Dylan Baun was born and raised in Pittsburgh, Pennsylvania and is a lover of all history. His specific interest in the Middle East began when he visited Egypt as an impressionable undergraduate history major at Wittenberg University and continued as he studied Arabic and conducted archival research in Lebanon during his Ph.D. training at the University of Arizona.
Dylan is a historian of the modern Middle East with a focus on youth and young people in 20th century Lebanon and Palestine. His research focuses on young men and women in this era and region, especially the identities they forge through their engagement in political organizations, social movements, protests, revolutions, and wars.
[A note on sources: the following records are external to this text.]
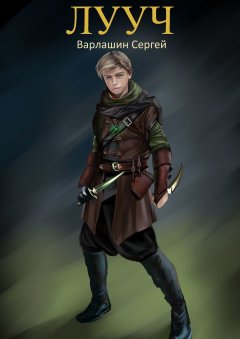Сергей Варлашин - Лууч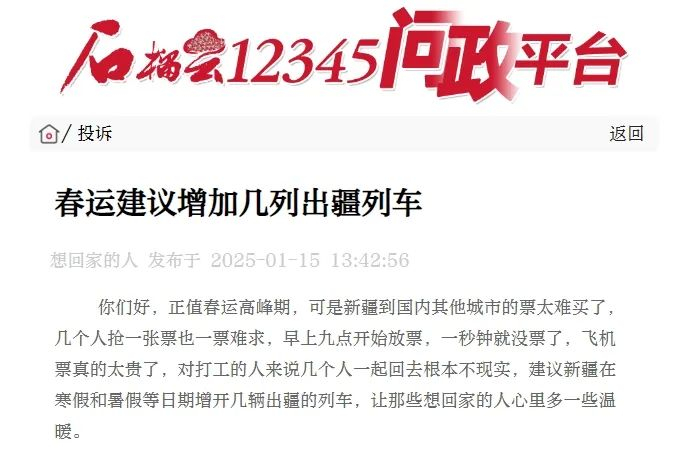 石榴云12345问政平台上网友留言截图。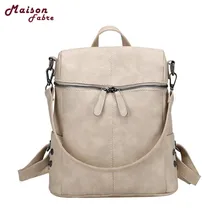 Женский рюкзак, 1 шт., индивидуальный, с одним плечом, обернутый вокруг плеча, сумка, школьные сумки, рюкзак для девочек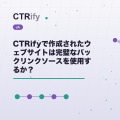 CTRifyで作成されたウェブサイトは完璧なバックリンクソースを使用するか？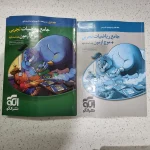 رذیاضیات جامع تجربی موج آزمون نشرالگو 1402 دو جلد باهم (دست دوم)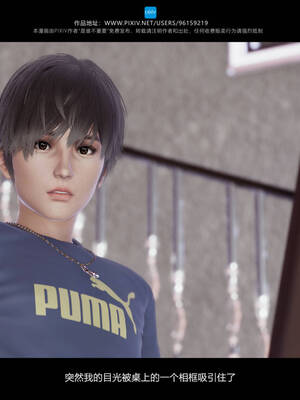 [是谁不重要]我的妹妹01-10_0689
Dylan's first book, Winning Lebanon: Youth Politics, Populism, and the Production of Sectarian Violence, 1920-1958 (Cambridge University Press, 2021) is a history of multiple youth organizations and parties across the French colonial and early independence eras, culminating in the 1958 War. He is currently working on a second book project, which is a biography of a young Lebanese leftist from the Global 1960s to the Lebanese Civil War of the 1970s.
Dylan brings these specific interests into the classroom, where he asks students to consider how non-elites and their actions shape specific historical phenomena, whether a civil war or a literary movement. At the same time, his students explore how given events and trends shape the lives of these people as they experience them. Hence, Dylan challenges his students to strike this balance, with people as makers of historical events, but also products of these events. He finds this approach important for all historical inquiry, but especially in the case of the Middle East, whereby people have been written out of grand historical narratives, contemporary media reports, and foreign policy as if they were merely victims or pawns.
In Dylan’s classes, students learn about the lives of children, women, and men in Middle Eastern, Islamic, and World history. Throughout any given semester, Dylan and his students practice understanding them, writing about them, and relating to them.